On our journey south this trip, we called Nassau Harbor Control requesting permission to transit the harbor eastbound, not stopping,, but simply passing through to the Exuma Banks. The lady answering the call seemed shocked that we weren’t stopping in the city as it was already going on 4 PM. Nonetheless, she granted us permission to pass through, and in reality, all we planned to do was sail about a half hour out of the harbor to a secluded anchorage under the lee of Rose Island at West Bottom Harbor, a location that would grant us an easy exit heading south across the banks. West Bottom Harbor is a snug anchorage that is well protected from winds out of the north-west through to the south-east.
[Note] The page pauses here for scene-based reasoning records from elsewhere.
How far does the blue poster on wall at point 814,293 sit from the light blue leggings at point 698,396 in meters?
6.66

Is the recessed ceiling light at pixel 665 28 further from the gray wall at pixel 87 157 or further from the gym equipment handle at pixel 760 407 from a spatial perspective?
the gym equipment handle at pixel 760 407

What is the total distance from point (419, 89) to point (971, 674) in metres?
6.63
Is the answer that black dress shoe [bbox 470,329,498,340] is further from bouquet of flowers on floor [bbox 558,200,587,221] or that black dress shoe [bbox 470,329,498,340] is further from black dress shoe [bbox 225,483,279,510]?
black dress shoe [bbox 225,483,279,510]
In any other winds, you would not want to be here, so it is important to plan ahead and determine the wind’s direction for the duration of your stay.
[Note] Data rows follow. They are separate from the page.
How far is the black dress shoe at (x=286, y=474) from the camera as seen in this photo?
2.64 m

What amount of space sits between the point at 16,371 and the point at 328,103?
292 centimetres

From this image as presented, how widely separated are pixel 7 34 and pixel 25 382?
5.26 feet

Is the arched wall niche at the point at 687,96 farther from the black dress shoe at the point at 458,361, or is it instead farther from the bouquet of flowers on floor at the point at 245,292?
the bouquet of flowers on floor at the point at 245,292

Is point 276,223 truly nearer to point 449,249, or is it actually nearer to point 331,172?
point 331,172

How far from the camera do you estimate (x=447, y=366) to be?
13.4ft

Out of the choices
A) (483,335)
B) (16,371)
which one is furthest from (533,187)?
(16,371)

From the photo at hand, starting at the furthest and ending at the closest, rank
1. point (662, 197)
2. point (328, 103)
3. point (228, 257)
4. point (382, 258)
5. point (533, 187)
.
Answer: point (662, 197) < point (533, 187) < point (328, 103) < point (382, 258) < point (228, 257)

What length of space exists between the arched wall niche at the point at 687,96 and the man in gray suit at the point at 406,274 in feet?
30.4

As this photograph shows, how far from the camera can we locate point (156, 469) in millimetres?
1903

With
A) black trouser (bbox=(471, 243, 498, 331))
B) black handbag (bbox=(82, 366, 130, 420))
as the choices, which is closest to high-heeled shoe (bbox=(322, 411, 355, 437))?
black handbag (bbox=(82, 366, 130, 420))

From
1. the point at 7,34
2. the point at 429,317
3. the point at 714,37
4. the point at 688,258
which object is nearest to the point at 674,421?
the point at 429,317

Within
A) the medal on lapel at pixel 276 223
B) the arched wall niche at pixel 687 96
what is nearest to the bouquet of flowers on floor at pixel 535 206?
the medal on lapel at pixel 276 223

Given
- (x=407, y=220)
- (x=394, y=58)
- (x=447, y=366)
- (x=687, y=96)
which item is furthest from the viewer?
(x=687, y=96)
We had winds out of the northeast at 15 to 18 knots, and the sail up into the anchorage was choppy with spray flying until we found the lee of the island. Our entrance was uneventful. The holding in the harbor is so so; you have to pick and choose until you find a good spot, and it took us a second try on this visit to get the hook to grab. There were about 10 other boats anchored with us, all having found their sweet spots prior to our late 5 PM arrival. Still, Rose Island is a pretty place to stop, a private island, in other words, you cannot go ashore without permission from the owner, but since we only planned an overnight stay, we chose to take photos and watch the dive boats with all their activities rather than try to get ashore.
We made use of the Rose Island anchorage on the way home also, and I will tell you more about the sail northbound to Rose later on, but for now, let me mention something neither the guide books nor the charts warn you about. When the charts, and specifically I mean the Explorer Chart books, the undeniably superior charts for the Bahamas, show a coral head, I generally keep an eye out for them since we draw just over 6 feet, but unless specific clearance warnings are stated, you usually find plenty of water over the tops of the heads. Well, there are two tiny X marks on the way in, almost too small to notice, but we found one of them at low tide on our way north. A solid bump as I was leaning down on the bow getting the anchor ready to deploy, and I barely caught sight of the coral out of the corner of my eye as it passed below the bow as the water was rough and visibility marginal. So a word to the wise here, if coral is shown, pay close attention even if there are no warnings.